# [Your objective]
Make an exact copy of all the data.

# [Collected material]
==*==

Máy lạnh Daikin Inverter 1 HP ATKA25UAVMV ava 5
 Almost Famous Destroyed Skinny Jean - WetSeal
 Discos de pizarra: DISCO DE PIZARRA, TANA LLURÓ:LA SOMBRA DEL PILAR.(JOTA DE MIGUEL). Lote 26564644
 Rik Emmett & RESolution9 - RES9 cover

==*==

# [Expected output]
Máy lạnh Daikin Inverter 1 HP ATKA25UAVMV ava 5
 Almost Famous Destroyed Skinny Jean - WetSeal
 Discos de pizarra: DISCO DE PIZARRA, TANA LLURÓ:LA SOMBRA DEL PILAR.(JOTA DE MIGUEL). Lote 26564644
 Rik Emmett & RESolution9 - RES9 cover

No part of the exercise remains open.